Nreal Lite mixed reality glasses with Galaxy Note 20 were launched in Korea

After effectively fending off Magic Leap’s case that it took proprietary innovations, Nreal is at long last ready to dispatch its Light blended reality glasses into the buyer advertise.

Beginning today, people in Korea can pre-request the Light — locally rebranded as “U+ Real Glass” — as a major aspect of a cell phone plan on the LG Uplus arrange, insofar as you pick the Samsung Galaxy Note 20 or the LG Velvet as your handset.

That way you can purchase the Light at a financed cost of 349,500 won (about $295). You can likewise buy the glasses independently for 699,000 won (about $590) at a LG Uplus store from August 21st, on the off chance that you’d preferably use them with different phones.

Since Nreal structured the Light in view of 5G cell phones, this customer pack comes up short on the Toast processing unit we saw in before demos. What do you gain, nonetheless, is a “VR Cover” that squares out your perspective outwardly world, along these lines changing over the Light into improvised VR glasses.

They won’t supplant committed VR headsets given their 52-degree inclining field of view (it’s a similar figure for Microsoft’s venture driven Hololens 2), while most VR headsets surpass 100 degrees here, yet it’s as yet a pleasant reward include for when you need to submerge yourself into games or video.

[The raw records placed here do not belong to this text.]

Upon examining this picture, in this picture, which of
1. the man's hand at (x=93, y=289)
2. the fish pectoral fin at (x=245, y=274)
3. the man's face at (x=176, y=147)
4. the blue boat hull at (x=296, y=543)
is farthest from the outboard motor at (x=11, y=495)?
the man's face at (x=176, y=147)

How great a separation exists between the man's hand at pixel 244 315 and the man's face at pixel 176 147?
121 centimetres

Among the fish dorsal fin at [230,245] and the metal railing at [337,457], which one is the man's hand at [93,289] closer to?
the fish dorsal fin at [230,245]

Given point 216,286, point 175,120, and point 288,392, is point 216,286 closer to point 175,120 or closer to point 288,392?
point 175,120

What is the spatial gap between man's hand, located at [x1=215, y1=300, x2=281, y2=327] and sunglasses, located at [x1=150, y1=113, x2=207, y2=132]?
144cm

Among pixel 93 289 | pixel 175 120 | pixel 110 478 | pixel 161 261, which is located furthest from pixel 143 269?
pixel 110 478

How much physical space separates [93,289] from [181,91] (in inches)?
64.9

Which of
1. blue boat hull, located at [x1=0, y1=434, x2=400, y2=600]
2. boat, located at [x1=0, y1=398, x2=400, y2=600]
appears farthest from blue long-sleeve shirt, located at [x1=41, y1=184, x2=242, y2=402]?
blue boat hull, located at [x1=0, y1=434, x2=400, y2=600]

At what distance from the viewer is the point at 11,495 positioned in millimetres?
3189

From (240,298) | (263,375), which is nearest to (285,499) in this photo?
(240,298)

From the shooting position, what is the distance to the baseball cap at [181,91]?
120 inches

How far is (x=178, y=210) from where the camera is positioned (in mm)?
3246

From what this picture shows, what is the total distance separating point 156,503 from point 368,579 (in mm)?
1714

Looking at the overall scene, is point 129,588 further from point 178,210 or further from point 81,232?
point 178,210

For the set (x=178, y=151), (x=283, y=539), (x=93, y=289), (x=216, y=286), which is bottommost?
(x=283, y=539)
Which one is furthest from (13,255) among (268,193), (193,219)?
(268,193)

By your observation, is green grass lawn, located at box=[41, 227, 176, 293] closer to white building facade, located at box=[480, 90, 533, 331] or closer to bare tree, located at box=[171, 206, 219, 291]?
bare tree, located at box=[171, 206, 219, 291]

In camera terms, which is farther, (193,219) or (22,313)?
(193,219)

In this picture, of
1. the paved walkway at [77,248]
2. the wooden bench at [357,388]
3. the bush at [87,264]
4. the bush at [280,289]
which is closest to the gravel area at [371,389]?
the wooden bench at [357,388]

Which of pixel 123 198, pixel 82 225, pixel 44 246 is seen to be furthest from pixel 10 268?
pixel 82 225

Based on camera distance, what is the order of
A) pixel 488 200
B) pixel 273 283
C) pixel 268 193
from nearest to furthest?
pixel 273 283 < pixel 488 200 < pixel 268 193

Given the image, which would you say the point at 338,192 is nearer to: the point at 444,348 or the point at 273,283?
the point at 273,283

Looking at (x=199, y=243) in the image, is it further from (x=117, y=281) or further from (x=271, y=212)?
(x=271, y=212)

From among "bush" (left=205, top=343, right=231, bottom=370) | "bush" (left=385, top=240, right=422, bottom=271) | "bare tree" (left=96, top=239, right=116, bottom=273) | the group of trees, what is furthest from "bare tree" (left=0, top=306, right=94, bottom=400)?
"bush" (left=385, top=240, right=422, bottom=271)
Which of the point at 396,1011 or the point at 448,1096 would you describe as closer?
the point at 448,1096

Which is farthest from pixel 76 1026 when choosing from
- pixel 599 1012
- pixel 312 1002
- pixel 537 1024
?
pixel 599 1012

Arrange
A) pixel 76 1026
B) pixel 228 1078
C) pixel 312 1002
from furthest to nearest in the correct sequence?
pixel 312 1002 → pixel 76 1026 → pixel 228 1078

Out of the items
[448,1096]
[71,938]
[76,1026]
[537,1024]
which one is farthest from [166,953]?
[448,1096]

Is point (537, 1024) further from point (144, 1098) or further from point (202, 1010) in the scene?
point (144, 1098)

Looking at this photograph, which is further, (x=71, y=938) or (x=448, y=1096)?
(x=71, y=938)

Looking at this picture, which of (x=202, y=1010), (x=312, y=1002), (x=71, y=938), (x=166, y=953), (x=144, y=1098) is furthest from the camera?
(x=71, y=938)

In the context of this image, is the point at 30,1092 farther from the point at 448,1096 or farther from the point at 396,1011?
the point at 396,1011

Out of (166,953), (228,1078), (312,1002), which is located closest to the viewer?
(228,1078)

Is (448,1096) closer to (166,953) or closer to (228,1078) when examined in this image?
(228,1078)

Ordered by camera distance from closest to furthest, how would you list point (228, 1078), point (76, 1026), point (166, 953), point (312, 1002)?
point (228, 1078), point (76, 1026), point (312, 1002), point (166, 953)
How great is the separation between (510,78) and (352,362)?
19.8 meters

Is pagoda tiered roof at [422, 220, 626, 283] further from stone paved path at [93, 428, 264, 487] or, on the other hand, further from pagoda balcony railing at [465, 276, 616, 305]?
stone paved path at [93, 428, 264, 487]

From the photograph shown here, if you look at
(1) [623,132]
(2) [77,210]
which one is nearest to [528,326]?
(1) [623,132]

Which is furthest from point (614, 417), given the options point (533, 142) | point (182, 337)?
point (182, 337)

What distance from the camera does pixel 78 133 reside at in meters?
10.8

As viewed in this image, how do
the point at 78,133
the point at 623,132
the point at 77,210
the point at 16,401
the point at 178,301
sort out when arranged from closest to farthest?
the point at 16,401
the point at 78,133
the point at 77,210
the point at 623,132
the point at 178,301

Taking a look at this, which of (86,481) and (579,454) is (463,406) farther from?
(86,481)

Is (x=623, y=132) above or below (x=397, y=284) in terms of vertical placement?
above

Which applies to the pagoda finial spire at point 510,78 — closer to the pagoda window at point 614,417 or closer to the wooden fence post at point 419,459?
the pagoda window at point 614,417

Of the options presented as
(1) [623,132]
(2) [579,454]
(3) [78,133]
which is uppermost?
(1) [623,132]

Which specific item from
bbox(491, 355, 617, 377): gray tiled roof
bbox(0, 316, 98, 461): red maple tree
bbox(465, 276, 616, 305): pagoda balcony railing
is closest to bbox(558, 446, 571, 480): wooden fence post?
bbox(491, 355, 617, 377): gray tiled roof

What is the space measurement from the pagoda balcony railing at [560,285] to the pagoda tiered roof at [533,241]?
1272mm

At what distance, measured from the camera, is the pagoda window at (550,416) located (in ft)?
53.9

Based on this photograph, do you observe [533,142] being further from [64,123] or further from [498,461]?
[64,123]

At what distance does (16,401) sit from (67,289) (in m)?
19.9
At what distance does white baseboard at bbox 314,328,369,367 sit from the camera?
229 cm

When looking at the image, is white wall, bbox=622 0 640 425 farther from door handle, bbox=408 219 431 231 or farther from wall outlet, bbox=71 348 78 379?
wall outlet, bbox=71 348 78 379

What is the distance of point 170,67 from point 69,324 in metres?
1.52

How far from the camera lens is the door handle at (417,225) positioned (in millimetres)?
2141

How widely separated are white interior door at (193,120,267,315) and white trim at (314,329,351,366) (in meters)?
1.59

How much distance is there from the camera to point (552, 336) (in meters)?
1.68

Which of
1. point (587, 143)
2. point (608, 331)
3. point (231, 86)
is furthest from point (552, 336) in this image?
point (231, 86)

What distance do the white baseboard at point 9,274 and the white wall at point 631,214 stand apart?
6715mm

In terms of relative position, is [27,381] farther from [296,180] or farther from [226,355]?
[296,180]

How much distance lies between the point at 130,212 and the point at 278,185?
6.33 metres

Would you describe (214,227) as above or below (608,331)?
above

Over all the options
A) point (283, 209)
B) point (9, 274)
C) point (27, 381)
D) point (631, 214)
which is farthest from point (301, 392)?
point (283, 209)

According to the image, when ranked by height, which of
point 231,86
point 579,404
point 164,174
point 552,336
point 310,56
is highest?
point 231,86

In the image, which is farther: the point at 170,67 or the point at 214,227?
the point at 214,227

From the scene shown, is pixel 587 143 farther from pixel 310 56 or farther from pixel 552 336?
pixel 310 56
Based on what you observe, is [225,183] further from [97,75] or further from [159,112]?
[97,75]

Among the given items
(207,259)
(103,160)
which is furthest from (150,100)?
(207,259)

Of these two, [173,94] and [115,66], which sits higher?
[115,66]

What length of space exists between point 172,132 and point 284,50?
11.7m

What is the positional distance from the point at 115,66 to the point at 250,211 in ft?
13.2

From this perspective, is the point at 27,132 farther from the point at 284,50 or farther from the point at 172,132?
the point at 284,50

Nreal likewise guarantees that the Light backings all local Android applications by means of its Nebula interface, so in principle, you ought to have the option to effectively get to your telephone’s applications without removing the glasses.

You’ll despite everything be utilizing the telephone as a trackpad or movement regulator for the present, yet engineers can take advantage of the Light’s hand-following ability or pair their applications with an outsider 6DoF regulator.

With respect to all of us outside Korea, Nreal revealed to Engadget that it’ll be bringing its lightweight blended reality glasses to different markets before the finish of this current year, so there’s a decent possibility that we’ll have the option to get one in the US or Europe by at that point.

Andrew Roxburgh: Andrew Roxburgh is a news author, critic and mountaineer. His educational background in family science and journalism has given him a broad base from which to approach many topics. Because of that he has lots of knowledge related to sci/tech. He is always ready to publish latest articles on currently working news website which is ustimesnow.com.